**What is being asked**
Gather every line below that contains the word "options" and copy each one in full. Case counts, so a line matches only if the word appears with that exact capitalization.

**Dataset content**
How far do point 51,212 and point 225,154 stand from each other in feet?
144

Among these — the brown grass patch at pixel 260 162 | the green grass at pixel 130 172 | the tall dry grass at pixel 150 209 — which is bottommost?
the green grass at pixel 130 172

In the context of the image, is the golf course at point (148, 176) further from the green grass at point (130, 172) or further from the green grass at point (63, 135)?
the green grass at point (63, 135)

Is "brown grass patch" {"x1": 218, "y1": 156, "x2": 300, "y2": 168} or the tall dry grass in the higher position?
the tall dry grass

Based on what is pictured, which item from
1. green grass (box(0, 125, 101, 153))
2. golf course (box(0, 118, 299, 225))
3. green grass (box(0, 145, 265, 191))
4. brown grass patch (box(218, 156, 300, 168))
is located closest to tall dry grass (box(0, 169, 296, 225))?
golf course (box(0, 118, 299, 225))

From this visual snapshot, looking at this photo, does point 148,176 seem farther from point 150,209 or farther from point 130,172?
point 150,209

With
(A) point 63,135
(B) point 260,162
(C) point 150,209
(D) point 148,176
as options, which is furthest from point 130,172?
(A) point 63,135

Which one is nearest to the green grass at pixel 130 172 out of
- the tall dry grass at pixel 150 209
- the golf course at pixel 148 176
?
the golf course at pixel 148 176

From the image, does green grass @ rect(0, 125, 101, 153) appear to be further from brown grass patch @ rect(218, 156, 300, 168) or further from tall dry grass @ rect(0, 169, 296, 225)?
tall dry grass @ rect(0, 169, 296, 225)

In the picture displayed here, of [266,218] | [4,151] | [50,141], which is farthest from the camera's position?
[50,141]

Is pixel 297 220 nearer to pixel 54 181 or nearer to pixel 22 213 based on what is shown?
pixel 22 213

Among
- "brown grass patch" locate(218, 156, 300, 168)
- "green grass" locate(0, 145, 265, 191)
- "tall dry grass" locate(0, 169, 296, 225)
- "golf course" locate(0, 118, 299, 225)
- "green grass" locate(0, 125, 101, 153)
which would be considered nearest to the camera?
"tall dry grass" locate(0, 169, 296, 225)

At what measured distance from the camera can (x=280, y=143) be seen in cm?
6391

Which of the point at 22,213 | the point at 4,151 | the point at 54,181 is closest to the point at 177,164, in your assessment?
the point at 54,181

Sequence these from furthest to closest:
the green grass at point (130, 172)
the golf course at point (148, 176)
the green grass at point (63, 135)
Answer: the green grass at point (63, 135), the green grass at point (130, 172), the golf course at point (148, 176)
...
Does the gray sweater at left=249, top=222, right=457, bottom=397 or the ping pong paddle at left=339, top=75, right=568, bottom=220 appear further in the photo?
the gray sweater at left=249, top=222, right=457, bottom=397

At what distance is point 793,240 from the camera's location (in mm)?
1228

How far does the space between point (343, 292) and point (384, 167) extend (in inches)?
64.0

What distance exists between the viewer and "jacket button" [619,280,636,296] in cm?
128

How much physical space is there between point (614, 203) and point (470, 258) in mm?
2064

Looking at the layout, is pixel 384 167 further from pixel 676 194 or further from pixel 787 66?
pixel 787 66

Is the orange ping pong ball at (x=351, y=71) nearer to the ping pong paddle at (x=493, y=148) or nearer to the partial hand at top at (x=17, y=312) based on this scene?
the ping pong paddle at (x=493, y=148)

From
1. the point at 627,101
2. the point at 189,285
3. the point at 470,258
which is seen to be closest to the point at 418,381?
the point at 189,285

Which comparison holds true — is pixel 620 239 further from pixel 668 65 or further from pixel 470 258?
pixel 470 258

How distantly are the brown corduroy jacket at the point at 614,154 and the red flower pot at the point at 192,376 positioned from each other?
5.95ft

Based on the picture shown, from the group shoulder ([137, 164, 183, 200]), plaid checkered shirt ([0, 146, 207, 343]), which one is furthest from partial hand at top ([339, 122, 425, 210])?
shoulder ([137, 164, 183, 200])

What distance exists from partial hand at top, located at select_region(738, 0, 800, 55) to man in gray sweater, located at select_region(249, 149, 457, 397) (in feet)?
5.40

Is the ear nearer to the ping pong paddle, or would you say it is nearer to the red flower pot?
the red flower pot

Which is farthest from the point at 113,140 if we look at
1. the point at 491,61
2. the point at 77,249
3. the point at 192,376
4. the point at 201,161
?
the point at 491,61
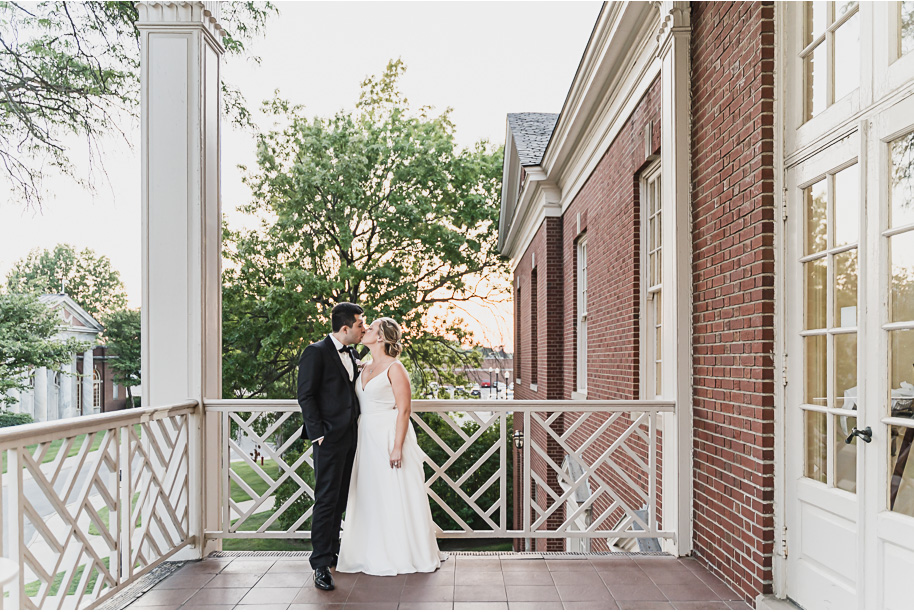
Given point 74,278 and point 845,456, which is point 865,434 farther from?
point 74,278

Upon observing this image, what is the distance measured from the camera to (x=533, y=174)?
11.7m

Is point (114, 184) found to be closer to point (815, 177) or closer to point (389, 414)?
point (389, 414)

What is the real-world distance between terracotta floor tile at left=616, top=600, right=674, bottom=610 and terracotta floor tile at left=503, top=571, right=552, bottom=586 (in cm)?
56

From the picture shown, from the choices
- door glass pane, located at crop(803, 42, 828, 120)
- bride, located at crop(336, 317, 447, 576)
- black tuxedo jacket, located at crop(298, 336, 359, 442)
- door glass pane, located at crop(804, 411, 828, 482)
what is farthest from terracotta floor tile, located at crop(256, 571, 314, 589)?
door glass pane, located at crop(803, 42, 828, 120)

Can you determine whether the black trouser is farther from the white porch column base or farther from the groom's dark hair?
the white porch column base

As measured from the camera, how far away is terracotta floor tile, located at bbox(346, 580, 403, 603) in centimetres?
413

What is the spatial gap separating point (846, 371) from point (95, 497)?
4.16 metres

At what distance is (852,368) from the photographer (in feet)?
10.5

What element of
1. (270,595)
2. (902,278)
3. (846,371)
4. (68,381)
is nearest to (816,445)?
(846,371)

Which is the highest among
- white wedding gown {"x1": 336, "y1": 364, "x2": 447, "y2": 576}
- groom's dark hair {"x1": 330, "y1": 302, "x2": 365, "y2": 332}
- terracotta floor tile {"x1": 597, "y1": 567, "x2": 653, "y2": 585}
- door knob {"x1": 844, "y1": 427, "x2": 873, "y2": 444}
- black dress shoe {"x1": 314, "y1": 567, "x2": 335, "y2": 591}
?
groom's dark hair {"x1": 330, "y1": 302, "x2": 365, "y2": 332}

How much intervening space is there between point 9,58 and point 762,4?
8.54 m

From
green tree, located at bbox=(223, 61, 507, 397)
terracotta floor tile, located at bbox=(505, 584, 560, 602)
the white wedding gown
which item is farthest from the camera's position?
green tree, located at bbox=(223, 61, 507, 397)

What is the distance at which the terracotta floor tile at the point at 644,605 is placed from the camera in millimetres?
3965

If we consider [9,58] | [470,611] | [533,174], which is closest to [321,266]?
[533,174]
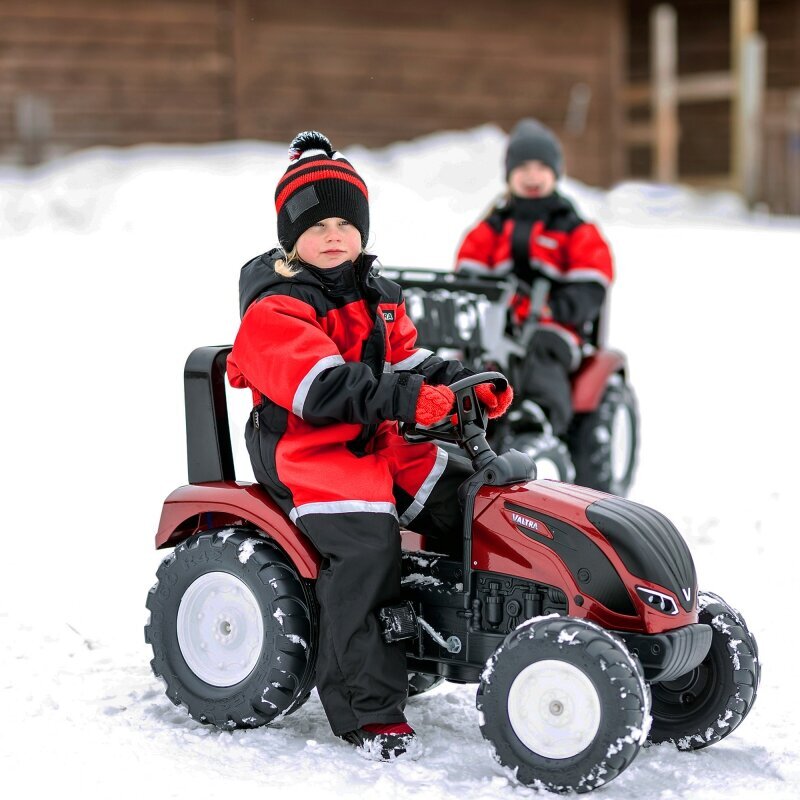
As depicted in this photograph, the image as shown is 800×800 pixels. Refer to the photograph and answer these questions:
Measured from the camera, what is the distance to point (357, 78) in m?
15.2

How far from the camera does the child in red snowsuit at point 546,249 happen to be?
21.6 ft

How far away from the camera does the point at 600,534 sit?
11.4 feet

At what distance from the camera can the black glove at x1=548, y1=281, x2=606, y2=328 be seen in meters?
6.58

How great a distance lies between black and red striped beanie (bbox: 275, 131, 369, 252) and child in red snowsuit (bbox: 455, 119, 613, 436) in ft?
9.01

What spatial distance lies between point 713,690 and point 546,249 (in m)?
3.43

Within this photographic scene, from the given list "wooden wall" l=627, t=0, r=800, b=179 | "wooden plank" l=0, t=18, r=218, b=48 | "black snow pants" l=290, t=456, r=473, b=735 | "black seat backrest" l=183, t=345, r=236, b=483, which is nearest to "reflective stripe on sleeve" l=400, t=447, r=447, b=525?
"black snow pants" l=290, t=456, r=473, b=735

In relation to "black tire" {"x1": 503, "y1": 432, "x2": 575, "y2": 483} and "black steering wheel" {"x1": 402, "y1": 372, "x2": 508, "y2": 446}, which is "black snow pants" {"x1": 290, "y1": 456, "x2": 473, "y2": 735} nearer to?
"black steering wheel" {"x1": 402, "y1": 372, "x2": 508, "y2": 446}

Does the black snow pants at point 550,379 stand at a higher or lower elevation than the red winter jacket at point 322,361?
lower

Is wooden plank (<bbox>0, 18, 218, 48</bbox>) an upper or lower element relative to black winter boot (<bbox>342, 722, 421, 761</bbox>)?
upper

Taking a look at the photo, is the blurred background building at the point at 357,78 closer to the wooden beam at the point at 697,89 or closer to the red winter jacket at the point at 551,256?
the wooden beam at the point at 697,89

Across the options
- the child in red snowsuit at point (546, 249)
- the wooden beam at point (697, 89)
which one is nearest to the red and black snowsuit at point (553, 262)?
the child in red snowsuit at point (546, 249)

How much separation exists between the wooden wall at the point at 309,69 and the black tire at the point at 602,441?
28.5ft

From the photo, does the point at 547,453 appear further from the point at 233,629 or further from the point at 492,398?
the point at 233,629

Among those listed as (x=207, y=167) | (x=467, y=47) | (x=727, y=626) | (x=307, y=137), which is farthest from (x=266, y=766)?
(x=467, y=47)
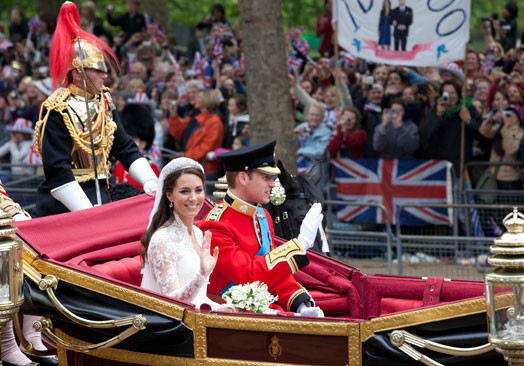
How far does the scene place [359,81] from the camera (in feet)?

**Completed task**
as options, which is furthest from point 130,172?
Across the options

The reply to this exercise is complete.